You could also direct Ruth Johnson to train her employees to stop discriminating against same sex couples who wish to change their identification based on a marriage name change from out of state, as they are doing to my wife and me. I have been assured by her office that everyone is aware that this discrimination is happening, but I inform those who ask for state-issued identification confirmation with my financial transactions (my financial institutions, employer, and the federal government use my married name) of this discrimination, and they are unaware. To date, no one has told me that this policy is reasonable. This is not only discrimination against me, it is a snub against the legal system in California that issued me a legal marriage certificate expected to be recognized in other states, just as ALL straight marriage certificates across the country are, regardless of whether laws against marrying cousins, required waiting periods, blood tests, etc are reciprocated. I was even told that your Secretary of State was willing to issue me an invalid enhanced driver's license that could cause me to get stuck in another country because it didn't match my federal information. Your Secretary of State has also issued the incorrect information that once I changed my name with Social Security, I could change it back on the basis of Michigan's discriminatory policy. While I do not wish to do so, given the lifetime limit on the number of Social Security cards that may be issued to an individual and the likelihood of having to change it back once your discriminatory policies are corrected, I verified this possibility. Social Security indicated that without an additional legal document, such as a divorce certificate (which, by the way, I cannot obtain given your policies), the Social Security office doesn't allow this.
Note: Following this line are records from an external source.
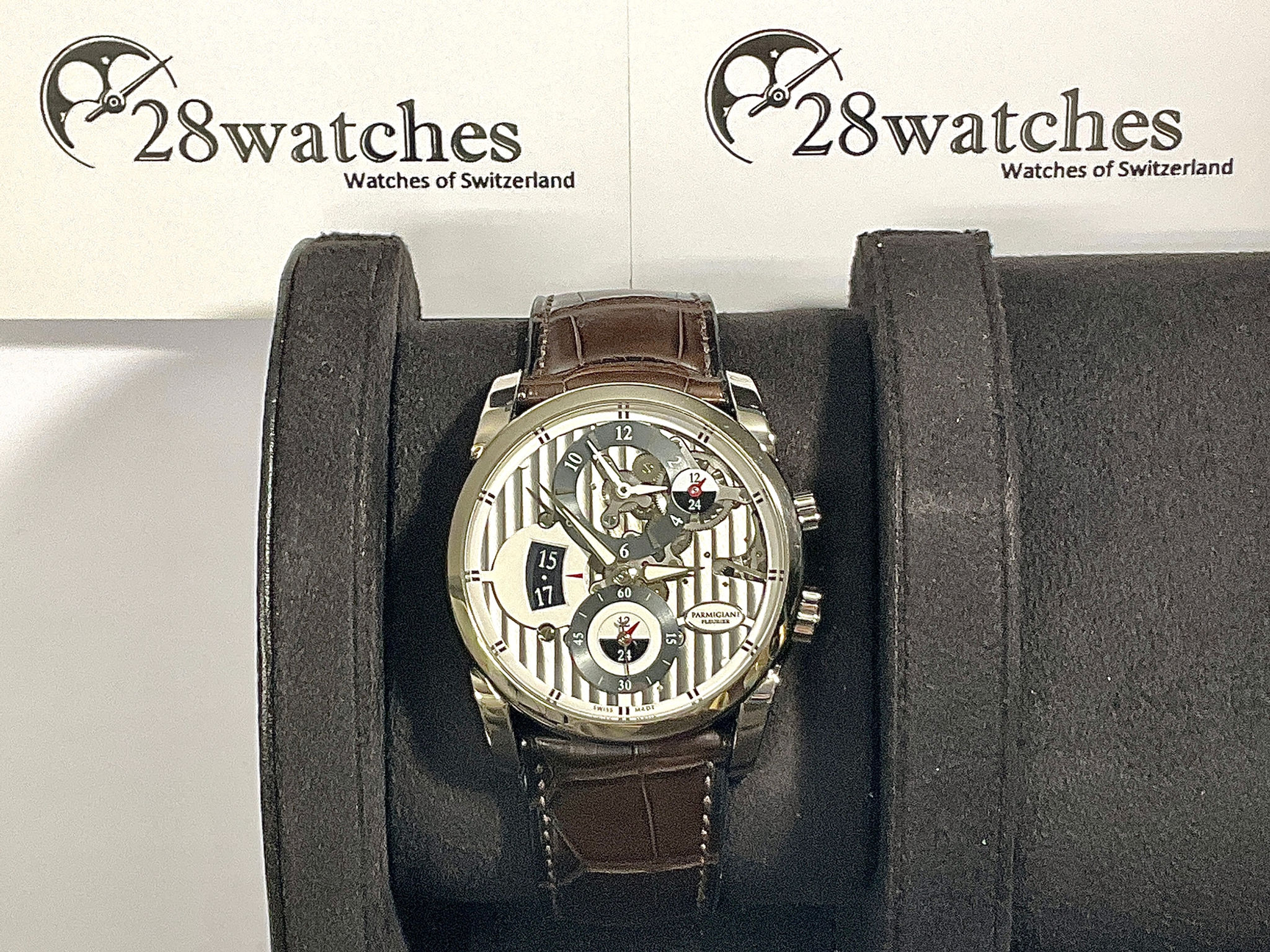 Pre-Owned Parmigiani Fleurier Tonda PFC231-1200300-HA1441 - Causeway Bay branch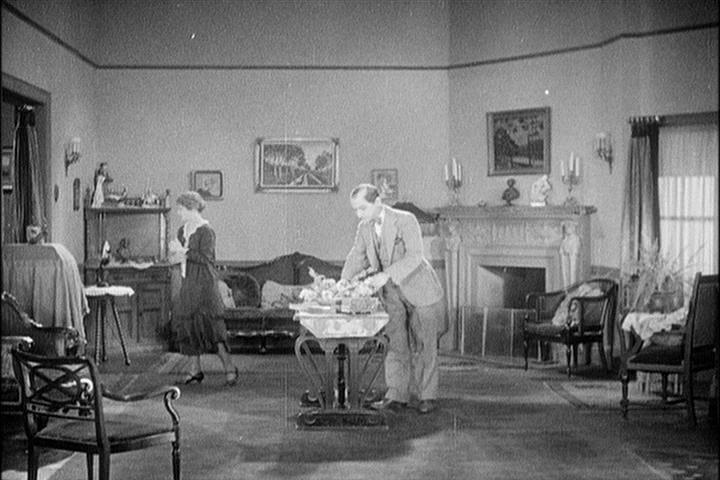 Clara Blandick and Franklin Pangborn in Poor Aubrey (1930)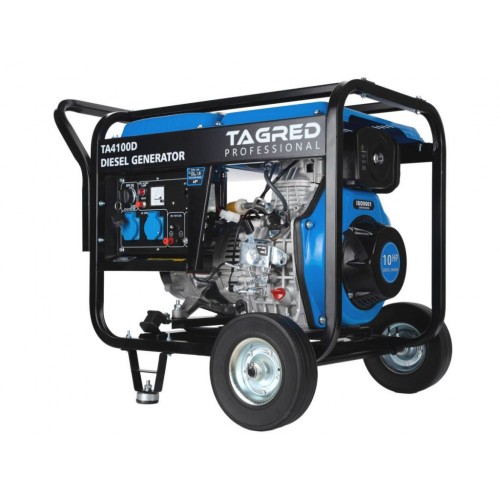 Дизельний генератор TAGRED TA4100D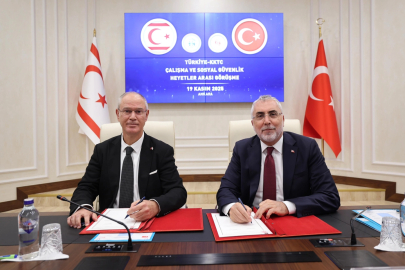 Türkiye ile KKTC arasında işbirliği anlaşması imzalandı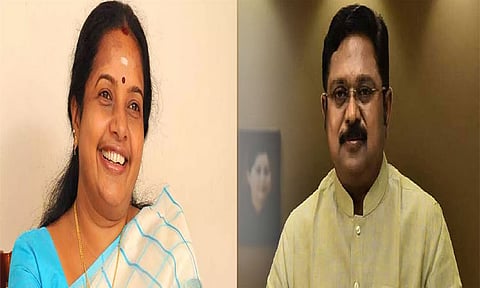 வானதி சீனிவாசன் விரைவில் பூரண உடல்நலம் பெற பிரார்த்திக்கிறேன் - டிடிவி தினகரன்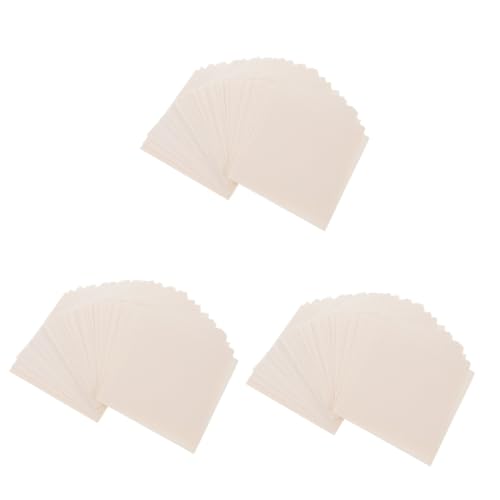 Alipis 3sets Qualitative Filter Sheets Medium Filter Paper Assorted Sizes 100sheets*3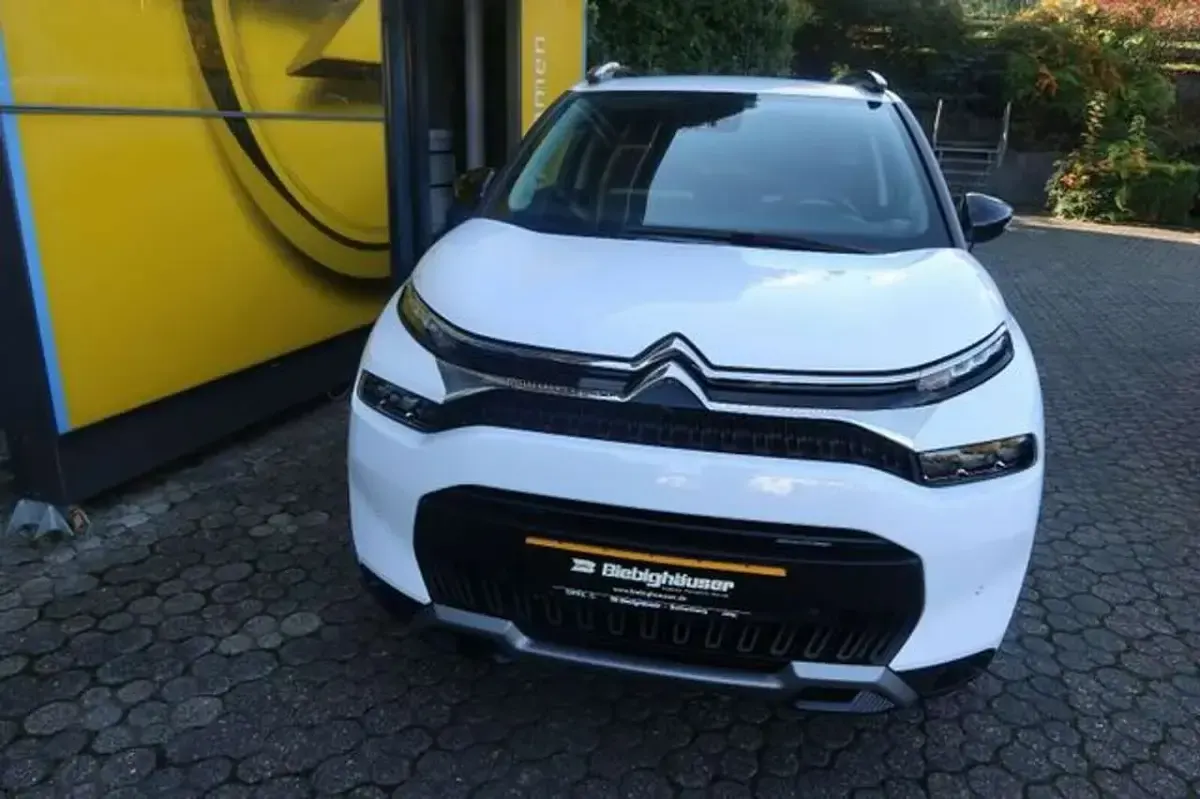 Gebraucht Citroën C3 Aircross Shine 110 PS (80 kW) 2021 Lack weiss banquise SUV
This policy has caused my partner and I to waste countless hours looking for alternatives (we cannot file with the county to legally change our names through the courts because we've relocated too many times in the last few years, and that costs extra time and money anyway, reinforcing our status as second class citizens) and worrying what could happen. Ask your wife how frustrating it has been for her and her friends to change their names after marriage. Multiply that by 1,000. That's my situation.

When I saw that you had been re-elected, it was as though I was seeing that we had re-elected one of the Southern governors who refused to integrate school districts or proceed with any other civil rights issues. History is likely to judge you for that, much as we now judge all of them. You could choose to make the morally and ethically, not to mention financially, correct choice to right these wrongs, and you have not.